- [SOURCE TEXT]
================

The son of a bricklayer, Soane was educated in Reading and trained as an architect. He won the Royal Academy’s silver medal in 1772, its gold medal in 1776 and a travelling scholarship in 1777 which he spent in Italy. After unsuccessfully seeking work in Ireland, Soane returned to England in 1780 and established his own architectural practice.

His work remodelling and designing country homes in the neo-classical style for the rich turned out to be extremely lucrative. Among his most notable works are the dining rooms of Numbers 10 and 11 Downing Street, the Dulwich Picture Gallery and, after being appointed architect to the Bank of England in 1788, its exterior (most of which was later rebuilt). His work for the Bank increased his success and in 1802 he became a Royal Academician and in 1806 Professor of Architecture there, a post which he held until his death, by then a widower, in 1837. In 1831 he was knighted.

It is for Soane’s London home that he is perhaps most remembered today for he turned it into a museum housing a vast collection of antiquities which he acquired over the years; a collection far exceeding anything by any other antiquarians of his time.

In 1792 Soane bought number 12 Lincoln's Inn Fields. Between 1794 and 1824 he remodelled and extended the house into the two adjacent properties so as to house his growing collection of antiquities. Over the years he bought the sarcophagus of Seti I, Roman bronzes from Pompeii, several Canalettos and a collection of paintings by Hogarth. Soane was happy to show friends and other visitors around his house which by the time of his death was extremely crowded. In 1833, he bequeathed the house and collection to the British nation as a museum of architecture, now the Sir John Soane's Museum.

================

- [SOURCE MATERIAL]
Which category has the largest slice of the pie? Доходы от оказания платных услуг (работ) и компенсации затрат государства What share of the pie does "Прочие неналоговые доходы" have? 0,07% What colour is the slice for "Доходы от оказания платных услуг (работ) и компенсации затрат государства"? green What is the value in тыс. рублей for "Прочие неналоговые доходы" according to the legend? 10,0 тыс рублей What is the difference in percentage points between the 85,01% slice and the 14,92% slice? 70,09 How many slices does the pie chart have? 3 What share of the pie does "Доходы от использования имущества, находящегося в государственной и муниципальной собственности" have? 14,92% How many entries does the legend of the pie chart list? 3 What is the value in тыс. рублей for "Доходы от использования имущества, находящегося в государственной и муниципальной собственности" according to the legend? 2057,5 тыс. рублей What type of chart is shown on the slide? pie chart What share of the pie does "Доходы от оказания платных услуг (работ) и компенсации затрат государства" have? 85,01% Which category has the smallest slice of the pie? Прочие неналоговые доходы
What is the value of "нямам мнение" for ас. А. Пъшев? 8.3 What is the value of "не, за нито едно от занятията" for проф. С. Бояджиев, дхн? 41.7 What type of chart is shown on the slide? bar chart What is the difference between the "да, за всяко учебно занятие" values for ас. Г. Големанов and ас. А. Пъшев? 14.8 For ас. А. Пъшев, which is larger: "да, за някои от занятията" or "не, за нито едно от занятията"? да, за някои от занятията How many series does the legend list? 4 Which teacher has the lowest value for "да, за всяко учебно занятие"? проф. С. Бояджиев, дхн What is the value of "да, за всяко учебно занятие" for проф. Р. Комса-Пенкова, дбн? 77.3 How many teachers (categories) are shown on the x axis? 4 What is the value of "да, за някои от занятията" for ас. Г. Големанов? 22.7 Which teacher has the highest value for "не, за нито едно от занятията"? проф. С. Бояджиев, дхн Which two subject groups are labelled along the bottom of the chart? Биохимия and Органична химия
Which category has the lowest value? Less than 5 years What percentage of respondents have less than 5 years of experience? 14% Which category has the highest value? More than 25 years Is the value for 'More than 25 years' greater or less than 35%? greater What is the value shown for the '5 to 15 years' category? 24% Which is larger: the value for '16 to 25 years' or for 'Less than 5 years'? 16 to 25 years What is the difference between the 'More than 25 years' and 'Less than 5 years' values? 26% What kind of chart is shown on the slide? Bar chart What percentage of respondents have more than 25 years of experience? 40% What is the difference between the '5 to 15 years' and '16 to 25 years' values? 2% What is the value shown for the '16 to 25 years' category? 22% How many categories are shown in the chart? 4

================

Print the entire passage on Soane exactly, word for word. None of the data is needed here.

- [ANSWER TO THIS TASK]
The son of a bricklayer, Soane was educated in Reading and trained as an architect. He won the Royal Academy’s silver medal in 1772, its gold medal in 1776 and a travelling scholarship in 1777 which he spent in Italy. After unsuccessfully seeking work in Ireland, Soane returned to England in 1780 and established his own architectural practice.

His work remodelling and designing country homes in the neo-classical style for the rich turned out to be extremely lucrative. Among his most notable works are the dining rooms of Numbers 10 and 11 Downing Street, the Dulwich Picture Gallery and, after being appointed architect to the Bank of England in 1788, its exterior (most of which was later rebuilt). His work for the Bank increased his success and in 1802 he became a Royal Academician and in 1806 Professor of Architecture there, a post which he held until his death, by then a widower, in 1837. In 1831 he was knighted.

It is for Soane’s London home that he is perhaps most remembered today for he turned it into a museum housing a vast collection of antiquities which he acquired over the years; a collection far exceeding anything by any other antiquarians of his time.

In 1792 Soane bought number 12 Lincoln's Inn Fields. Between 1794 and 1824 he remodelled and extended the house into the two adjacent properties so as to house his growing collection of antiquities. Over the years he bought the sarcophagus of Seti I, Roman bronzes from Pompeii, several Canalettos and a collection of paintings by Hogarth. Soane was happy to show friends and other visitors around his house which by the time of his death was extremely crowded. In 1833, he bequeathed the house and collection to the British nation as a museum of architecture, now the Sir John Soane's Museum.